ADR-001: Multi-Provider LLM Strategy¶
Status: ✅ Accepted
Date: 2024-09-15 (Q3 2024)
Decision Makers: CTO, ML Engineering Lead
Consulted: Backend Team, Finance Team
Informed: Engineering Team, Product Team
Context¶
MachineAvatars is an AI-powered conversational platform that heavily relies on Large Language Models (LLMs) for generating responses. The initial implementation used a single LLM provider (OpenAI GPT-4), but we faced several challenges:
Challenges with Single Provider:
- Vendor Lock-in Risk: Complete dependence on OpenAI's availability and pricing
- Cost Escalation: GPT-4 costs ($0.03/1K input, $0.06/1K output) were becoming prohibitive at scale
- Rate Limiting: Hit rate limits during peak usage, causing service degradation
- Feature Limitations: No access to multimodal capabilities or real-time information
- Regional Availability: Limited availability in certain regions
Business Requirements:
- Support 10,000+ conversations/day
- Maintain response quality while reducing costs
- Ensure 99.5% uptime
- Support diverse use cases (simple FAQ, complex reasoning, code generation)

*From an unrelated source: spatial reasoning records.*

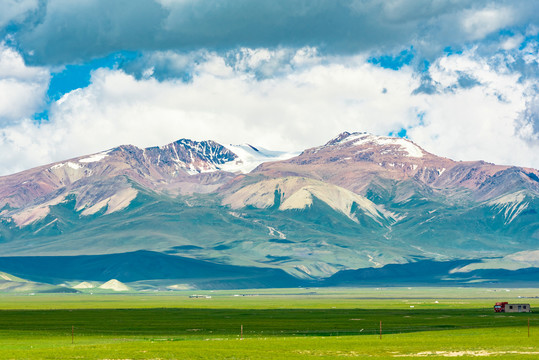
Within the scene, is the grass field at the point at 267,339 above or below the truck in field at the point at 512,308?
below

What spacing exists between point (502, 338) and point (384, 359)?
25.5m

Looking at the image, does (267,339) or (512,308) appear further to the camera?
(512,308)

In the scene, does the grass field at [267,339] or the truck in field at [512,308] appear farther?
the truck in field at [512,308]

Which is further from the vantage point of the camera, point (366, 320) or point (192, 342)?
point (366, 320)

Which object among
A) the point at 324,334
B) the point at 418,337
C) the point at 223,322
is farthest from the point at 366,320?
the point at 418,337

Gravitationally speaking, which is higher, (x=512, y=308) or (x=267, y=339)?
(x=512, y=308)

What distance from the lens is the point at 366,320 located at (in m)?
163

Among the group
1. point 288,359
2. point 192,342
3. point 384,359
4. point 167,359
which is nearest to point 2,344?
point 192,342

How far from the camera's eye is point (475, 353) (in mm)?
85625

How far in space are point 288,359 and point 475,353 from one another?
60.1ft

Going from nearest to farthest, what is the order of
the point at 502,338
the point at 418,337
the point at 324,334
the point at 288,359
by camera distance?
the point at 288,359 < the point at 502,338 < the point at 418,337 < the point at 324,334

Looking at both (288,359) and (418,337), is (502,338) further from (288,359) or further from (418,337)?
(288,359)

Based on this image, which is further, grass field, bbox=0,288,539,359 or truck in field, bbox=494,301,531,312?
truck in field, bbox=494,301,531,312

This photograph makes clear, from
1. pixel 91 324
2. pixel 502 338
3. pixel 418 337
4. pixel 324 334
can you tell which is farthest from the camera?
pixel 91 324
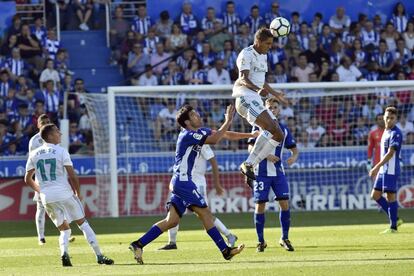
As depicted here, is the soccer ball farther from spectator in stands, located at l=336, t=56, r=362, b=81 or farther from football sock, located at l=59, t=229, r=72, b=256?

- Future-proof against vendor changes
Decision¶
We adopted a multi-provider LLM strategy with 10 models across 5 providers:
Implementation Architecture¶
# LLM Model Service (Port 8016)
AVAILABLE_MODELS = {
# Azure OpenAI (Primary)
"openai-4": "gpt-4-0613",
"openai-35": "gpt-35-turbo-16k-0613",
"openai-4o-mini": "gpt-4o-mini-2024-07-18",
"gpto1-mini": "o1-mini-2024-09-12",
# Azure ML Endpoints (Cost-effective)
"llama": "Llama 3.3 70B Instruct",
"deepseek": "DeepSeek R1",
"ministral": "Ministral 3B",
"phi": "Phi-3 Small 8K Instruct",
# External APIs (Specialized)
"Gemini Flash-2.5": "gemini-2.0-flash",
"Claude sonnet 4": "claude-3-5-sonnet-20241022",
"Grok-3": "grok-3"
}
Routing Strategy¶
User-Configurable (Current):
- Users select preferred model per chatbot
- Default: GPT-3.5 Turbo 16K (cost-effective)
Planned (Q1 2025):
- Automatic routing based on query complexity
- Fallback chain for reliability
- Cost optimization via intelligent routing
Alternatives Considered¶
Alternative 1: Single Provider (OpenAI Only)¶
Evaluated: OpenAI GPT-4 Turbo as sole model
Pros:
- Simplest implementation
- Consistent API
- High quality responses
- Strong documentation
Cons:
- ❌ Vendor lock-in: Complete dependence
- ❌ Cost: $0.03-0.06/1K tokens (expensive at scale)
- ❌ Rate limits: 10K requests/min ceiling
- ❌ No price negotiation leverage
- ❌ Single point of failure
Why Rejected: Too risky for production scale
Alternative 2: Self-Hosted Open Source Models¶
Evaluated: Host Llama 3, Mistral, etc. on our infrastructure
Pros:
- No per-token costs (fixed infrastructure cost)
- Complete control
- Data privacy (no third-party API calls)
- No rate limits
Cons:
- ❌ High upfront cost: $50K-100K GPU infrastructure
- ❌ DevOps complexity: Model deployment, monitoring, scaling
- ❌ Quality gap: Open models lag proprietary (GPT-4, Claude)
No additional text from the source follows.